Tuesday, April 15, 2014

What it's like to live again: Resurrection Reflections

 I wasn't a Lent Christian growing up. We were pentecostals and we didn't practice such traditions. Lent was seen as to Catholic and to ritualistic. Not that we had any objection to extended periods of prayer and fasting, but the penitence part was to "legalistic" and it was thought that it was to "dependent upon our own ability to be saved."

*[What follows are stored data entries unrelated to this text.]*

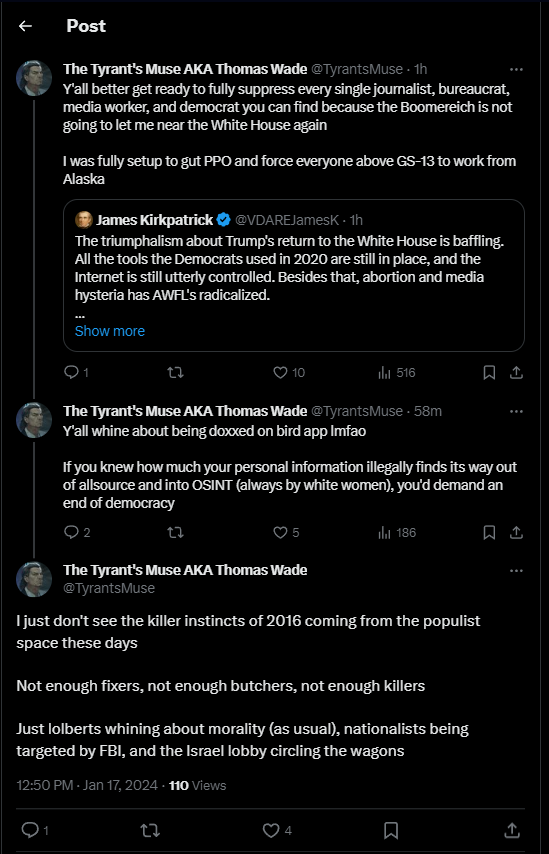 Post

The Tyrant's Muse AKA Thomas Wade @TyrantsMuse · 1h
Y'all better get ready to fully suppress every single journalist, bureaucrat, media worker, and democrat you can find because the Boomereich is not going to let me near the White House again

I was fully setup to gut PPO and force everyone above GS-13 to work from Alaska

James Kirkpatrick @VDAREJamesK · 1h
The triumphalism about Trump's return to the White House is baffling. All the tools the Democrats used in 2020 are still in place, and the Internet is still utterly controlled. Besides that, abortion and media hysteria has AWFL's radicalized.
...
Show more

1 10 516

The Tyrant's Muse AKA Thomas Wade @TyrantsMuse · 58m
Y'all whine about being doxxed on bird app lmfao

If you knew how much your personal information illegally finds its way out of allsource and into OSINT (always by white women), you'd demand an end of democracy

2 5 186

The Tyrant's Muse AKA Thomas Wade
@TyrantsMuse

I just don't see the killer instincts of 2016 coming from the populist space these days

Not enough fixers, not enough butchers, not enough killers

Just lolberts whining about morality (as usual), nationalists being targeted by FBI, and the Israel lobby circling the wagons

12:50 PM · Jan 17, 2024 · 110 Views

1 4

As long as I have observed Lent, I've never been to keen on the penitence aspect and this year was no  difference. In fact I struggled to keep my Lenten fast in so many ways. At first this really upset me, it depressed me and made me feel inadequate, but then my friend and fellow pastor Coy Remer said, "Well then you're doing it right!" I thought about that and came to the conclusion that Lent is about us humans fixating on our humanity, frailty and fallen nature. Instead of penitence we ought to focus on our propensity for sin and our inability to do absolutely nothing about it! What better way to do that than to see myself fail in my attempt to please God on my own?

This Lent, do to many personal issues, has been one of the darkest Lents of all time for me and because of this I AM SO READY FOR EASTER! This Lent I have come to the conclusion that Christ is absolutely my righteousness and holiness. Without Christ I am dead.

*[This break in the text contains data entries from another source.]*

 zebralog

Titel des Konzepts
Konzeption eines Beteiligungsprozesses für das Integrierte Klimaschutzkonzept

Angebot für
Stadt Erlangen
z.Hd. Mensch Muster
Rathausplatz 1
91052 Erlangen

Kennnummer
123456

This Easter seems like such a gift. I reminder that because Christ lives, so shall I also live. I suppose as a pastor I should have a pretty good grasp on the last two idea's, i.e Christ as my righteousness and having eternal life through Christ, but like anything the profundity of this truth can get lost in the everyday hassle of life and can become common place especially as a pastor. This Easter I'm taking it all in, this Easter I'm gonna latch on to this idea of life, freedom, and forgiveness in Christ and truly enjoy what it's like to live again! I invite you to do the same.

Have a blessed Holy Week and Easter!

In Christ,
Josh+

Thursday, April 3, 2014

You and I are bad.

I have been leaning left for so long. It's been a reactionary thing I think. I grew up with a fundamentalist faith, but one that also stressed the mercy and grace found at the cross. Despite the "stressing" of mercy and grace I often felt so guilty that I never knew how to really be free and take advantage of that mercy and grace found at the cross. So every sense my Sophomore year in Bible College I've been leaning left. I teeter back right a bit from time to time, but for the most part I kept moving left.

As a seminary student I was forced to look at both sides and because of my bad experience with the right, even though I often that it might be literally right, I kept moving left until I finally came to the point were God was so transcendent and humanity was so full of potential perfection that I though perhaps God's not a being, perhaps Gods not really that involved, perhaps Jesus wasn't God, but demonstrated the fullness of the perfection we could obtain if only we tried harder. Over these last few weeks of Lent all of that leaning left and all of the human potential for perfection has come to a head. I've had a sort of awakening, a renewal of sorts, I clear and conscience picture that the truth is you and I are bad.

We can't make it on our own. He need the cross, we need Jesus to be our righteousness, because without his righteousness we have none. We are fallen, broken and sinful. We are mortal, frail and incapable. We are human. As Nadia Boltz-Webber says, "It's dark in hear." referring to our hearts. I wont ever return to the strict interpretations of faith and scripture of my youth simply because my mind has been opened and once a mind is opened to truth it's impossible to close it, but I wont belive that I am able to be perfect simply by trying harder. I need Jesus and is victory over sin and death to save me from my own sin and death. No matter what I believe the world needs Jesus to be freed from it's sin and death. This Easter will be the most special Easter I've experienced in a long while, because this Easter resurrection will mean more than it's ever meant before.